» **Written request A**: From the pinewood derby thread, transcribe the part that opens with the words containing "While it was" and closes with "was a booby-prize.".
» **Written request B**: Render this sentence from the pinewood derby thread in Spanish: "I suspect the real reason you lost is due to the aluminum track rails and eddy currents."
======== Document excerpt ========
While it was mostly worked out in the 19th century it often felt to me like
messing with more primitive forces than just charge and magnetic fields.

------
elwell
I still remember winning "Best of Show" when I was a Tiger Cub. Took me a
couple decades to realize this was a booby-prize.

------
hinkley
I suspect the real reason you lost is due to the aluminum track rails and eddy
currents. You'd need a way to switch the thing off almost immediately.

------
dyladan
google cache
[http://webcache.googleusercontent.com/search?q=cache:k-OXSfS...](http://webcache.googleusercontent.com/search?q=cache:k-OXSfSOTWYJ:ch00ftech.com/2015/10/12/lorentz-
forces-and-cheating-at-the-pinewood-derby/&hl=en&gl=us&strip=1&vwsrc=0)

------
matthuggins
Mirror? The site is down.

------
craigmcnamara
My brothers and I we're in the scouts and my dad was a den leader. In pinewood
derby season we would design the cars how we want, rasp, sand and paint them
until they looked perfect to us, scouts, not parents. When that was done, my
dad drill cavity in the car (one year he went through the top of a car into
his hand), fill the cavity with molten lead to max weight, then we'd wood
putty, sand and touch up the paint. My den had great looking cars and we
dominated these races.
======== Collected material ========
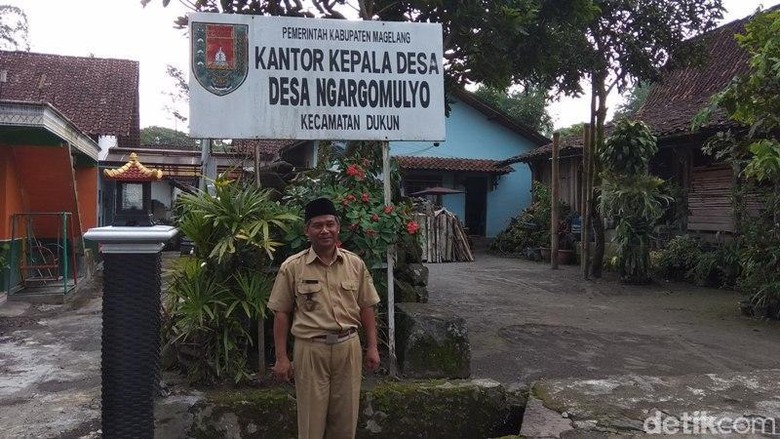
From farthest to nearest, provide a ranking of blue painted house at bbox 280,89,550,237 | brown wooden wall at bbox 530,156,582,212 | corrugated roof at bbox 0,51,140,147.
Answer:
========
» **Full response A**:
While it was mostly worked out in the 19th century it often felt to me like
messing with more primitive forces than just charge and magnetic fields.

------
elwell
I still remember winning "Best of Show" when I was a Tiger Cub. Took me a
couple decades to realize this was a booby-prize.

» **Full response B**: Sospecho que la verdadera razón por la que perdiste se debe a los rieles de aluminio de la pista y a las corrientes parásitas.